*Objective 1*: Using the article on online relationships, decide whether each statement is true: (a) the writer met the current husband one month after the writer's only child died; (b) the husband paid the writer to marry him; (c) the writer names the husband's home country. For each, answer yes or no and quote the exact words of the article that settle it.
*Objective 2*: In the article on online relationships, shorten the paragraph that begins "He comes from a country other than my own" and keep its main facts.
*Objective 3*: Retype everything in the article on online relationships from "ispeakthetruth By ispeakthetruth, 22nd" down to "I knew online.", word for word.

##### Source #####

Beware of Online Relationships

ispeakthetruth By ispeakthetruth, 22nd Oct 2013 | Follow this author | RSS Feed | Short URL http://nut.bz/3mp4mfha/
Posted in Wikinut>Guides>Internet

I tell what it's like to be used. I tell from my own experience getting involved and falling with someone I knew online.

Beware of Internet Relationships


Never believe what someone tells you online, unless you know them very well firsthand offline. I learned through experience not to believe what people say online. More than likely they are not telling the truth. When you just know someone online, they can claim to be anyone or anything. I had my heart broken by believing the wrong person. I met my current husband right after my only child died. As a matter of fact it was one month after she died. He knew exactly what to say to me to bring me out of my depression. He claimed he wasn’'t married and had no children when I met him online. We chatted almost every day for almost two years. I only stopped chatting with him for almost a year, because I had to work and could not be up all night.


He comes from a country other than my own. I found out after we had been married a little while, that he had a wife and children in his native country. He made up another lie, that I was naeve enough to believe, being unfamiliar with the customs of his culture.. I could never marry someone to get paid for it as he told some people. He never paid me to marry him and that was not even discussed. I married him because I was foolish enough to fall in love with an illusion he created of himself. When you are lonely and or grieving, it is easy for online predators to prey on you. That is exactly the case with he and I. When you are desperate for money, the online predators will steal your identity, claiming to be helping you by sending you a check that you have to pay a fee for. These people have no conscience. I do not judge other people who share my husband's culture, so I wont say where he came from. People will just think they are all the same. I have met a few good people from my husband's country.

##### Extracted material #####

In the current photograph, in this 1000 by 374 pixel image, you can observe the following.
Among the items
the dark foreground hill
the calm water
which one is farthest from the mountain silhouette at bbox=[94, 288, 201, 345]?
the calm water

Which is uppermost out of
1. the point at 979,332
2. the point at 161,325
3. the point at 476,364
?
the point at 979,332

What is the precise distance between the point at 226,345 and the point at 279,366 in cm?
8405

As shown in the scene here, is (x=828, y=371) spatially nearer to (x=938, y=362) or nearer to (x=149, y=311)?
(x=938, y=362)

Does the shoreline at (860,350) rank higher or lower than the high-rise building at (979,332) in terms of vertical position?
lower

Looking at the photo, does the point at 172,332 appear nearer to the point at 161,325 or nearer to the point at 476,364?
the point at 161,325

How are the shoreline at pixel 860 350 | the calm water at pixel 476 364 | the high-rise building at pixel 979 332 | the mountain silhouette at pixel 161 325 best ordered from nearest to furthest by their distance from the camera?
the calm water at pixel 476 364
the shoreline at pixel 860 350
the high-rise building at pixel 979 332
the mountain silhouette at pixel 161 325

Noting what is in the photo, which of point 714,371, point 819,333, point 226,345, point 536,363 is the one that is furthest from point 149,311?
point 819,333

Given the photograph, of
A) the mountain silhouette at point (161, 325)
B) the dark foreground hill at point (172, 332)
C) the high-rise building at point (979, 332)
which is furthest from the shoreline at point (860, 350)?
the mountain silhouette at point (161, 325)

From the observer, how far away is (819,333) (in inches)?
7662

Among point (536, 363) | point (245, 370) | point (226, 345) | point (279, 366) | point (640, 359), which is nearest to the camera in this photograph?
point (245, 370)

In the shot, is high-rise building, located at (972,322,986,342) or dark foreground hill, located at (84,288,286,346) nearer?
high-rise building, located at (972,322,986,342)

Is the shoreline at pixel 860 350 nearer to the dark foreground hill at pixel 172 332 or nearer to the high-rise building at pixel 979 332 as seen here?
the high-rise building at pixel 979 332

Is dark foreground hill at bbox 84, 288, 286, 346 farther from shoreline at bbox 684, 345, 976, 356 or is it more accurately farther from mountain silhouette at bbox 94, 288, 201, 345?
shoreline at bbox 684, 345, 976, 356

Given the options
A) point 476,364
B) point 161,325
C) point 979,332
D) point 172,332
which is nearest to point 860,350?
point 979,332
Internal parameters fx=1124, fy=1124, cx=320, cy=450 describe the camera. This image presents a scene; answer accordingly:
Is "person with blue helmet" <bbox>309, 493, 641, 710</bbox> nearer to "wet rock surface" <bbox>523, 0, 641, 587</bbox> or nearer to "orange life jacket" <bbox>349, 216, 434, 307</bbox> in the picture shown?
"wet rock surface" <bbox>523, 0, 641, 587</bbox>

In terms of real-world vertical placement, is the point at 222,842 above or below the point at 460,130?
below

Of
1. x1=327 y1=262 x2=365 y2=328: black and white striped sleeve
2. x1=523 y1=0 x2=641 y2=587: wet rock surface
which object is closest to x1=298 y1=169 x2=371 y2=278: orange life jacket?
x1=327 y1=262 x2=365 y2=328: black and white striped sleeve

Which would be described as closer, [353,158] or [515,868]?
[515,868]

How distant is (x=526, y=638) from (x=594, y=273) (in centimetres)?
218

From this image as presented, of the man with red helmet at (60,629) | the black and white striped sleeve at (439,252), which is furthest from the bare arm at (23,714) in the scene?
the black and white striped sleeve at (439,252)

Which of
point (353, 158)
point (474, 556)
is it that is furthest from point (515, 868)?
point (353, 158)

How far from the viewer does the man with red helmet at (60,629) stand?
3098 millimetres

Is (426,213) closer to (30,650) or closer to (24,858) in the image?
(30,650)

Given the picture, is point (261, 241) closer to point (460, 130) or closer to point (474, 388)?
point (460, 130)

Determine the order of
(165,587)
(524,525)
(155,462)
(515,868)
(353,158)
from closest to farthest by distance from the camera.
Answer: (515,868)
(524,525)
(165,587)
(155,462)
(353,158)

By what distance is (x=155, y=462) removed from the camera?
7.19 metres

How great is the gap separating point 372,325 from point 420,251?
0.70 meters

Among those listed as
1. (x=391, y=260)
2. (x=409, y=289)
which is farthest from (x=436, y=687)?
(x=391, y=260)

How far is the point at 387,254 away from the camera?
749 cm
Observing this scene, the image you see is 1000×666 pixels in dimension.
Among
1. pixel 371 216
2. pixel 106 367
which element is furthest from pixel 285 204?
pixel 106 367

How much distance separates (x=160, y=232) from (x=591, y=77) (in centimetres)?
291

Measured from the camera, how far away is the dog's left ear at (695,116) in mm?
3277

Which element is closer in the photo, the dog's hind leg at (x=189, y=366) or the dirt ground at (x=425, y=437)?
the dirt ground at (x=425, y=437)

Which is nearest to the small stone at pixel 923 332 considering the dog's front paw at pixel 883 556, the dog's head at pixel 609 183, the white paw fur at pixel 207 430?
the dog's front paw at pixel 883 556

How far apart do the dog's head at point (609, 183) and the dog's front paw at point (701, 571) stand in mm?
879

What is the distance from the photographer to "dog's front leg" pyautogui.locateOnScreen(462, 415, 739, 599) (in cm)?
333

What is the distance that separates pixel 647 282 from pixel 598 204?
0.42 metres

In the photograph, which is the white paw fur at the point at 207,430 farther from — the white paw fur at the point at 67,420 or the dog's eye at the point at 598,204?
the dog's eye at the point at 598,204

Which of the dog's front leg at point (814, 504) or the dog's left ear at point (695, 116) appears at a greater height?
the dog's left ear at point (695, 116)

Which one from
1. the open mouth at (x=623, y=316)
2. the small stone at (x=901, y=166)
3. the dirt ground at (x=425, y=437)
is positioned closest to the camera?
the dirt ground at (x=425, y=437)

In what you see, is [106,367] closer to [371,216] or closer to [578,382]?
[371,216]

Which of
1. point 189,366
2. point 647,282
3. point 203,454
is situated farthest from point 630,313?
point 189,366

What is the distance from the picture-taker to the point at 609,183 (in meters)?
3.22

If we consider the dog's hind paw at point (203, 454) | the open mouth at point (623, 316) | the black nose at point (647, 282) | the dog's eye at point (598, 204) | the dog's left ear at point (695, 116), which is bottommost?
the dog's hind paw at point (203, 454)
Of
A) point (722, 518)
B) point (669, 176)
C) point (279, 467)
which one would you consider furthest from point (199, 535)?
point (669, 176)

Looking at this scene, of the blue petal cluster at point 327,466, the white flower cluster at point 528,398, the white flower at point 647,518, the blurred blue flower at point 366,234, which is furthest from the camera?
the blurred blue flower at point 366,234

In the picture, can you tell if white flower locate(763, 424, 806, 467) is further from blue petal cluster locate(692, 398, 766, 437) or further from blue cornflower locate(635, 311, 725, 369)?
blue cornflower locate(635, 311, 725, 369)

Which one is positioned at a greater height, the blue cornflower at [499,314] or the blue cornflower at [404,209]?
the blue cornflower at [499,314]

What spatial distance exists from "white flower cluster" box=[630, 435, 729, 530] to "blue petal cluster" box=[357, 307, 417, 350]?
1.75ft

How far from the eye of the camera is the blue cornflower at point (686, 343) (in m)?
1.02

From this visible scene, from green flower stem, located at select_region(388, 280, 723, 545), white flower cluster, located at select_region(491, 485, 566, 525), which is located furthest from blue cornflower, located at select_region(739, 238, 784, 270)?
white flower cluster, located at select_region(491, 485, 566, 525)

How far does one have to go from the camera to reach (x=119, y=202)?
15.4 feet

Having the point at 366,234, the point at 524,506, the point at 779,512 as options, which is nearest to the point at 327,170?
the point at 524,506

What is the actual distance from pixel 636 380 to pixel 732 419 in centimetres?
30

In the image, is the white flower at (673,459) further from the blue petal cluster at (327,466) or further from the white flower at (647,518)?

#####

*Response 1*:
(a) Yes. "As a matter of fact it was one month after she died."
(b) No. "He never paid me to marry him and that was not even discussed."
(c) No. "so I wont say where he came from."

*Response 2*: The husband comes from another country. A little while after they married, the writer found out he had a wife and children back home. He told some people she married him to get paid, but no money was paid or even discussed. She married him because she fell in love with an illusion he had created of himself. Lonely or grieving people are easy prey for online predators, as she was. Predators also go after people who are desperate for money and steal their identity by sending a check that requires a fee. The writer won't name his country, so people won't think everyone from there is the same, and she has met a few good people from it.

*Response 3*:
ispeakthetruth By ispeakthetruth, 22nd Oct 2013 | Follow this author | RSS Feed | Short URL http://nut.bz/3mp4mfha/
Posted in Wikinut>Guides>Internet

I tell what it's like to be used. I tell from my own experience getting involved and falling with someone I knew online.